Data Lake for Enterprises
上QQ阅读APP看书,第一时间看更新

Data acquisition layer - get data from source systems

In an organization, data exists in various forms, which can be classified as structured data, semi-structured data, or unstructured data.

Some of the examples of structured data are relational databases, XML/JSON data, messages across systems and so on. Semi-structured data is also very prevalent from an organization perspective, particularly in the form of e-mails, chats, documents and so on. Unstructured data also exists in a workplace in the form of images, videos, raw texts, audio and so on.

For all of these types of data, it may not be possible to always define a schema. Schemas are very useful while translating data into meaningful information. While defining the schema of structured data would be very straightforward, a schema cannot be defined for semi-structured or unstructured data.

One of the key roles expected from the acquisition layer is to be able to convert the data into messages that can be further processed in a Data Lake; hence the acquisition layer is expected to be flexible to accommodate a variety of schema specifications. At the same time, it must have a fast connect mechanism to seamlessly push all the translated data messages into the data lake.

Figure 03: Data acquisition components

A Data acquisition layer may be composed of multi-connector components on the acquisition side and push the acquired data into a specific target destination. In the case of Data Lakes, the target destination would be the messaging layer.

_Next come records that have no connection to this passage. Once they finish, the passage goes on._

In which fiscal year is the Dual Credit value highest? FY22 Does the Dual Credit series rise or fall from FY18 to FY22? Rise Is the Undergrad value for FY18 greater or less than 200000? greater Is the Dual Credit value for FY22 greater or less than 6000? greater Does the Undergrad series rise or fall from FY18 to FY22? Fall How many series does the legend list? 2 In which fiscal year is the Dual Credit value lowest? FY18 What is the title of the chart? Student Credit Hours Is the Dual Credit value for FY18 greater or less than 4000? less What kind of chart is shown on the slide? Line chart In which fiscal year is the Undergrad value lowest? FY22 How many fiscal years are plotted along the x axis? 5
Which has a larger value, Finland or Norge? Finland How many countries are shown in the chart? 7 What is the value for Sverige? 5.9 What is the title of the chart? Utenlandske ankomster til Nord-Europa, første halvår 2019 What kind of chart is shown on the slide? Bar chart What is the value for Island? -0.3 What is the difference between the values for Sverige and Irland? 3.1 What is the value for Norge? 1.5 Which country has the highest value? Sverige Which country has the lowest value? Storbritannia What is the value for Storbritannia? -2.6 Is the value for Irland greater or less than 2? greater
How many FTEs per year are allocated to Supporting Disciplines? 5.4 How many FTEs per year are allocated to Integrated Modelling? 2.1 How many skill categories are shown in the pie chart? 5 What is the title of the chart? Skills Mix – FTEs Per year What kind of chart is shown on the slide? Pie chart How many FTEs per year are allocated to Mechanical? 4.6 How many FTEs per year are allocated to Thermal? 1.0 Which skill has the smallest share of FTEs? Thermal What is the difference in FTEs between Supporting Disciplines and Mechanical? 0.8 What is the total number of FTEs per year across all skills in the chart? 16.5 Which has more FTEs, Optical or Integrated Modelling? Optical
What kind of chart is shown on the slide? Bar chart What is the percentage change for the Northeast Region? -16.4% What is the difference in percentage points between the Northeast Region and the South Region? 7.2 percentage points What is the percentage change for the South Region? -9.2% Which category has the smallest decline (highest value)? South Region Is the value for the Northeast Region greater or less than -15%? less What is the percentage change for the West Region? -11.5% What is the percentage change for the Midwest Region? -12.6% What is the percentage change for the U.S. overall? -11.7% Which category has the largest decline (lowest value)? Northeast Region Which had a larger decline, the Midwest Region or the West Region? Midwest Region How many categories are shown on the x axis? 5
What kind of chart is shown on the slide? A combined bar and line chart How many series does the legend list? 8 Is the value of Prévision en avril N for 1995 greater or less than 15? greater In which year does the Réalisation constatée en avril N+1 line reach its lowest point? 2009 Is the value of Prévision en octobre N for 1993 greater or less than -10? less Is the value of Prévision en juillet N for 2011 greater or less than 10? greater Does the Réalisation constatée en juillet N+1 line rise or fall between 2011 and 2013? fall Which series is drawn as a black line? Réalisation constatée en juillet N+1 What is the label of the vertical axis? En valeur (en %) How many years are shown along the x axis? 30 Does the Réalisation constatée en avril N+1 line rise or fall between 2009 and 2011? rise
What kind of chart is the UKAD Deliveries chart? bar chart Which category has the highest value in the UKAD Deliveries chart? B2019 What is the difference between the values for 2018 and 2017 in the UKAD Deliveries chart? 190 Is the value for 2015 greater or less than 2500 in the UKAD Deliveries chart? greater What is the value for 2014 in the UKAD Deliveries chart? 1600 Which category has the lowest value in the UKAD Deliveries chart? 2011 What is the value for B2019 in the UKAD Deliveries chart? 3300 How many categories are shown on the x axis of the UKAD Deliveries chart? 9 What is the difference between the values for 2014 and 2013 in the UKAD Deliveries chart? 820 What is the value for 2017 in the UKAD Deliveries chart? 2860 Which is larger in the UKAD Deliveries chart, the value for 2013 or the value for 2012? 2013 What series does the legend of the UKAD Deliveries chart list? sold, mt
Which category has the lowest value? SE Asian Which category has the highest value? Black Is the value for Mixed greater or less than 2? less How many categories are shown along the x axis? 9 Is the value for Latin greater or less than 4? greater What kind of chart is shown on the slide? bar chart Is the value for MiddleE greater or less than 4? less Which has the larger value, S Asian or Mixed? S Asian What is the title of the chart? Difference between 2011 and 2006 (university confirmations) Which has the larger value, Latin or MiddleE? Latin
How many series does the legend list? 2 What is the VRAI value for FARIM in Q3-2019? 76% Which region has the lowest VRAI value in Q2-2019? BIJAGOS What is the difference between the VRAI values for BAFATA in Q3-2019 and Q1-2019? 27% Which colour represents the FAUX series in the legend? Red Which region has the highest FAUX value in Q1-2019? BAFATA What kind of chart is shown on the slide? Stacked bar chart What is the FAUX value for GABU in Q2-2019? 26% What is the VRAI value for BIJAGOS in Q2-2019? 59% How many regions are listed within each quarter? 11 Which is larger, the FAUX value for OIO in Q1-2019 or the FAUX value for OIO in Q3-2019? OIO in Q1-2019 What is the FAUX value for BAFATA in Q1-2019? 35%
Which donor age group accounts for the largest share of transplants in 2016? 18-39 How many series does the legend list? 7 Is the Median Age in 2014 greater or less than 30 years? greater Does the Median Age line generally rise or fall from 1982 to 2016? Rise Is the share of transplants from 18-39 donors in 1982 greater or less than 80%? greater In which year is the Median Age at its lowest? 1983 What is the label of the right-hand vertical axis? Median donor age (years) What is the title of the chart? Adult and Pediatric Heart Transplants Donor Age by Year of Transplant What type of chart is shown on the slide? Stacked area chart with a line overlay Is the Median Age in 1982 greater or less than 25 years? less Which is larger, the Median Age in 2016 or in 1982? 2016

There are specific technology frameworks that enable low-latency acquisition of data from various types of source systems; for every data type, the acquisition connectors are generally required to be configured/implemented depending on the framework used. The data acquisition layer is expected to perform limited transformation on the data acquired so as to minimize the latency. The transformation within the data acquisition layer should be performed only to convert the acquired data into a message/event so that it can be posted to the messaging layer.

In the event that the messaging layer is not reachable (either due to a network outage or downtime of the messaging layer), the data acquisition must also support the required fail-safety and fail-over mechanisms.

For this layer to be fail-safe, it should be able to support local and persistent buffering of messages such that, if needed, the messages can be recovered from the local buffer as and when the messaging layer is available again. This component should also support fail-over and if one of the data acquisition processes fails, another process seamlessly takes over.

Figure 04: Data Acquisition Component Design

For this layer to support low-latency acquisition, it needs to be built on fast and scalable parsing and transformation components.

As shown in the preceding figure, an acquisition layer’s simplified component view comprises connectors, data parsers, data transformers, and a message publisher. We will be discussing these components in detail in specific chapters in the context of the specific technologies and frameworks.